In the weekend issue of Amandala, we reported that an amendment is due to be tabled in Parliament today to remove the requirement for practising attorneys in Belize to be paying members of the Belize Bar Association.
“Principally, we will still look to the Bar Association, but very simply, it means that I can practice law without paying the fee and without joining the Bar Association,” Barrow said, later expressing his intent to resign as a member of the Bar.
Under the existing act, any attorney who wants to practise in Belize has to be a paying member of the Bar, apart from receiving a certificate from the Belize Supreme Court to practice. However, the amendment will mean that attorneys will only need court certification to practise in Belize.
Officials of the ruling United Democratic Party have criticized the Bar over resolutions it has passed challenging the retention of Justice Samuel Awich on the bench, but also more recently challenging his accession as justice in the Court of Appeal on a 7-year contract.
Last Friday, Prime Minister Dean Barrow said that the Bar, which he said is controlled by a small faction, is political. Officials of the ruling party have said that the Bar is aligned with the Opposition People’s United Party.
Amandala called the president of the Bar, Eamon Courtenay, SC, to get his reaction on the amendment, but we were told that he had not yet seen the documentation and would reserve comment until he does.
Barrow said that the question has been raised as to whether it is constitutional to oblige professionals to belong to a particular association for them to be able to earn a living in their field.
“I don’t know if it’s the same situation, for example, with the Association of Chartered Accountants, the same with the Association of Professional Engineers, whether it is that you cannot absolutely practice as an accountant, practice as an engineer, except you belong to these associations,” he said.
The General Legal Council
The amendment to the Legal Profession Act also proposes to change the composition of the General Legal Council, which, among other things, hears allegations of misconduct by lawyers.
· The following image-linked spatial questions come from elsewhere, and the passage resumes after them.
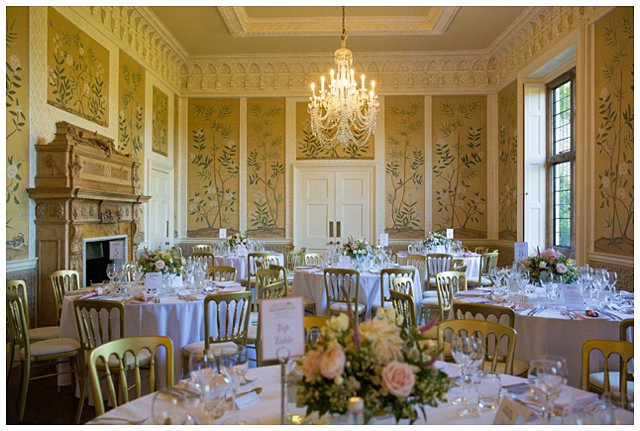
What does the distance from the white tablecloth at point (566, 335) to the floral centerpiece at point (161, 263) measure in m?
3.23

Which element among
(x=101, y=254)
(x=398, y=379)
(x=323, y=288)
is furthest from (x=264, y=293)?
(x=398, y=379)

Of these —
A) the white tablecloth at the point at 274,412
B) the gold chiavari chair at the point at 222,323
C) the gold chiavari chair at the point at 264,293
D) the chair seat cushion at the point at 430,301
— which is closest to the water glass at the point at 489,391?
the white tablecloth at the point at 274,412

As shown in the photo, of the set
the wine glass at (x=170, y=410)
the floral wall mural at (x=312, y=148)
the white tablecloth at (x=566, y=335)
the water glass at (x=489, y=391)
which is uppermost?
the floral wall mural at (x=312, y=148)

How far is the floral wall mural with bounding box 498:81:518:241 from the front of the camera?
9.16 metres

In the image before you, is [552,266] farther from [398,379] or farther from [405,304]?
[398,379]

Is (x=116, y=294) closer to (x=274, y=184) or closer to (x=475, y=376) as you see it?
(x=475, y=376)

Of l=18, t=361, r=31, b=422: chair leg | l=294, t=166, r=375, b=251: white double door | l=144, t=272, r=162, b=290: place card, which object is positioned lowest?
l=18, t=361, r=31, b=422: chair leg

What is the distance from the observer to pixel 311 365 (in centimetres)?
Answer: 148

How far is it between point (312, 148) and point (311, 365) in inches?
364

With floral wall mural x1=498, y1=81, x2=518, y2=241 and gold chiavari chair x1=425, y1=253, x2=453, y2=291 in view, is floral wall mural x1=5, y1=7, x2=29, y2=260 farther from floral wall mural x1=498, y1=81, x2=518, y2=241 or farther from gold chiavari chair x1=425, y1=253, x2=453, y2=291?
floral wall mural x1=498, y1=81, x2=518, y2=241

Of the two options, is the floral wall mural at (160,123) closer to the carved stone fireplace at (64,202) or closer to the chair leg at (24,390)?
the carved stone fireplace at (64,202)

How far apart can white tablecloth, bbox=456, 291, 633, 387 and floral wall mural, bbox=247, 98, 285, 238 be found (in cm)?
741

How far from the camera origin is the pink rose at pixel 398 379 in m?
1.41

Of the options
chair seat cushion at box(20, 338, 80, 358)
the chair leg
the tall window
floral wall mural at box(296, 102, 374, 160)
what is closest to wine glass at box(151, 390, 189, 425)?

The change will permit other attorneys who are not members of the Bar to serve on the Council through a direct appointment by the Attorney General of Belize and by the Chief Justice, who will head the reconstituted Council. Customarily, the Chief Justice would receive the findings from the Council before a final decision is announced on any case.
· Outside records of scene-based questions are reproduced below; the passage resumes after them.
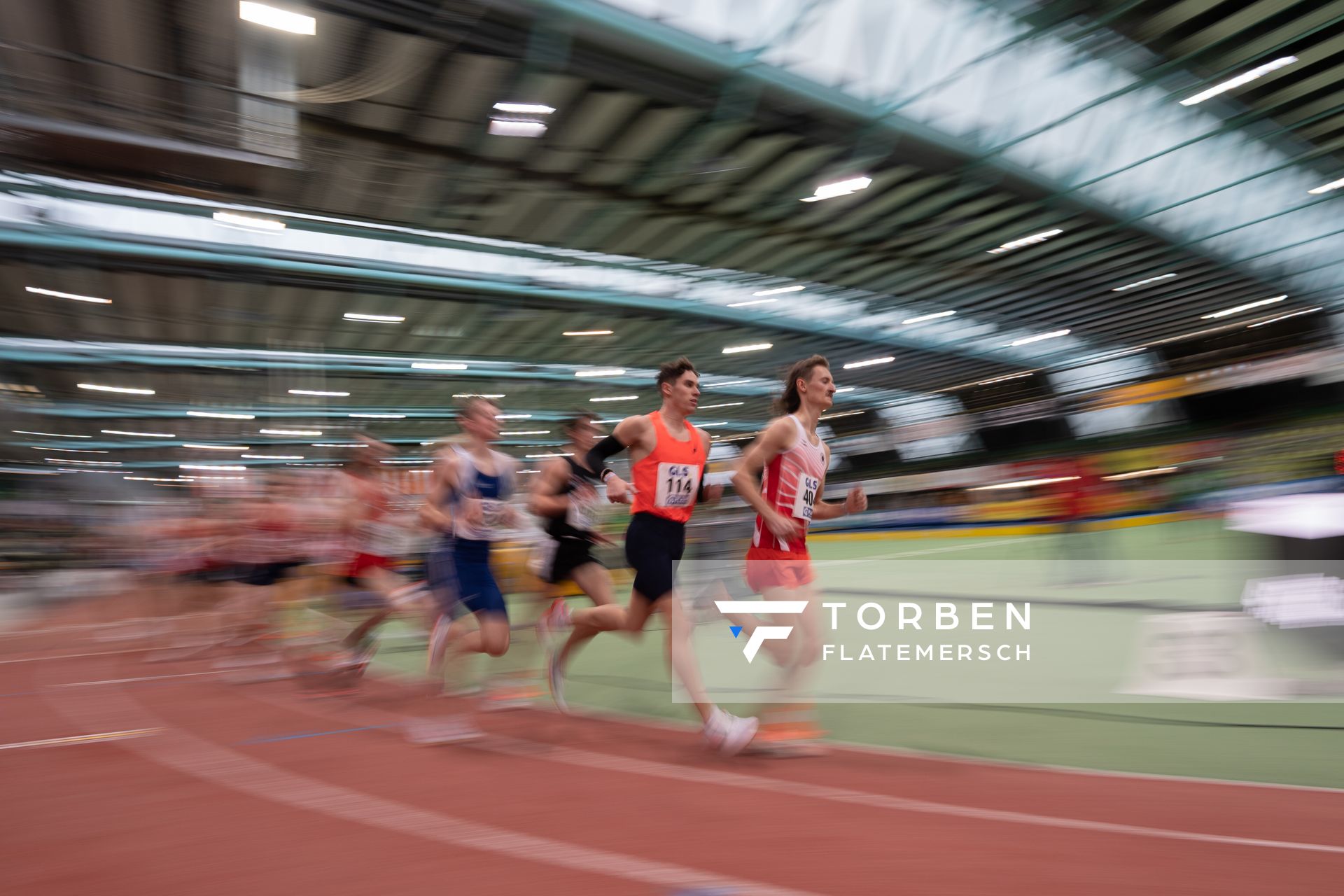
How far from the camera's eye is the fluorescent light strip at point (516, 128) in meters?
13.8

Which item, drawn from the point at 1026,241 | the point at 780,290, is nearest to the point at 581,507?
the point at 780,290

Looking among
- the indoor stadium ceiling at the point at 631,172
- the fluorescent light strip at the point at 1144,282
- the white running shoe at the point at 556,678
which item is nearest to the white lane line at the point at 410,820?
the white running shoe at the point at 556,678

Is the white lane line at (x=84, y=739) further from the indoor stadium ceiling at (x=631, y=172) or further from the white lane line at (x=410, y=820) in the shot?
the indoor stadium ceiling at (x=631, y=172)

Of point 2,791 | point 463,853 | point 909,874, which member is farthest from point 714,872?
point 2,791

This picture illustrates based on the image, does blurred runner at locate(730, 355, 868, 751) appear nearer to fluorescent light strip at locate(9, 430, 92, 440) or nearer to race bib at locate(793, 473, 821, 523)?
race bib at locate(793, 473, 821, 523)

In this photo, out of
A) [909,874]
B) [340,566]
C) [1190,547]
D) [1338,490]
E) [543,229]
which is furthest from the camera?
[543,229]

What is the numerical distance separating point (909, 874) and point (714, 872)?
2.07ft

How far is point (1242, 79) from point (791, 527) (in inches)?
671

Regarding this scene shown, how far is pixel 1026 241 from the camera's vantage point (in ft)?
71.3

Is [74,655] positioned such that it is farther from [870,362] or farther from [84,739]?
[870,362]

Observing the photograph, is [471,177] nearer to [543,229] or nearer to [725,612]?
[543,229]

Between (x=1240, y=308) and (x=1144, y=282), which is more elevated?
(x=1240, y=308)

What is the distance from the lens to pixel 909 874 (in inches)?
109

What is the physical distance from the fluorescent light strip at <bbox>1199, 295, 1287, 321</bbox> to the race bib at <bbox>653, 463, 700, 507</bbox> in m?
33.0
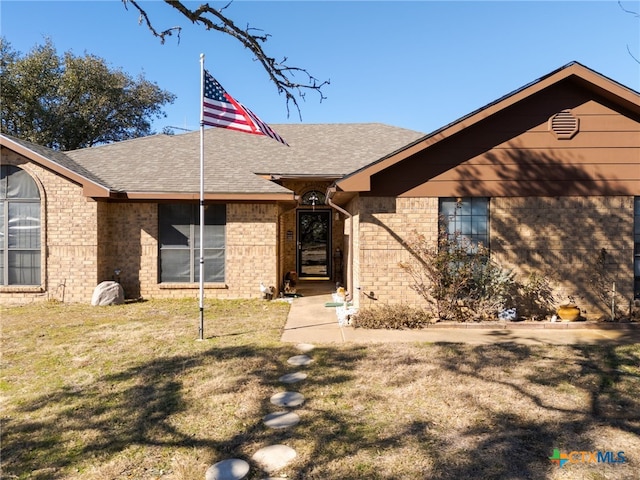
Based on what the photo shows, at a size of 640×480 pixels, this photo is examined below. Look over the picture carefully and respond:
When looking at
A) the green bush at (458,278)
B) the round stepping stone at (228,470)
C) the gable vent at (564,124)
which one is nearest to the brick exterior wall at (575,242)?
the green bush at (458,278)

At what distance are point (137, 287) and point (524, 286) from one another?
995 cm

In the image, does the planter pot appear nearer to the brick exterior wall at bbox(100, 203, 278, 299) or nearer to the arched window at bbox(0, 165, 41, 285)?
the brick exterior wall at bbox(100, 203, 278, 299)

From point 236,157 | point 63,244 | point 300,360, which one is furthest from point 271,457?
point 236,157

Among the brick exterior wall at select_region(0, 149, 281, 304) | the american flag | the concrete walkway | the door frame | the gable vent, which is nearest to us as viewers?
the american flag

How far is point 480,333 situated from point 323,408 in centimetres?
437

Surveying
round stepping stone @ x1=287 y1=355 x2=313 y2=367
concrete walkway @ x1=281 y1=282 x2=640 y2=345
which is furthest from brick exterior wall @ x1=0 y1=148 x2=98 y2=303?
round stepping stone @ x1=287 y1=355 x2=313 y2=367

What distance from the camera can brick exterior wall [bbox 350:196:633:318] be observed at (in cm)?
808

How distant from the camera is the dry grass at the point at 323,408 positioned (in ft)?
10.5

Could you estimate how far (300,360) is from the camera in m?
5.78

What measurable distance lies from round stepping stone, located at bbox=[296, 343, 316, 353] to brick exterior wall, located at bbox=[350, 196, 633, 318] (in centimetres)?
204

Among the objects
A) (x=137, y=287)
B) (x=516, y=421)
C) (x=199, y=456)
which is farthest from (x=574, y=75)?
(x=137, y=287)

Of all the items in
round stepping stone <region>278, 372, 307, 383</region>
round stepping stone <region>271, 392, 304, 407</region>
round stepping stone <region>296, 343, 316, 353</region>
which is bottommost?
round stepping stone <region>271, 392, 304, 407</region>

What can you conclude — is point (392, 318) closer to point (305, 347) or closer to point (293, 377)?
point (305, 347)

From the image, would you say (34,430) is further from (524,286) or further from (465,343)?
(524,286)
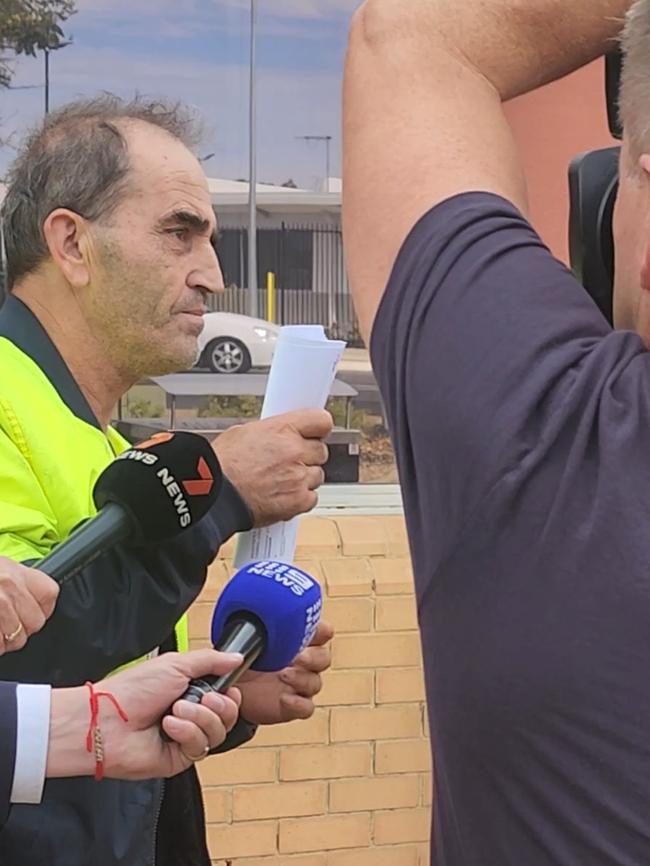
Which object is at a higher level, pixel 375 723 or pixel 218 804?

This is the same council which has received complaints against attorney Arthur Saldivar, the Belize Rural North constituency PUP standard bearer who was recently suspended by his party, pending internal investigations into what PUP leader Francis Fonseca has said is “…a very serious allegation that has been made in respect of certain monies that he took [from a client] and has not returned.”
The Bar Association will now nominate attorneys for only 3 seats and not the 4 seats it currently occupies. The Attorney General will nominate two attorneys and the Chief Justice one attorney. The Attorney General, who will continue to sit on the Council, will no longer be an ex-officio member.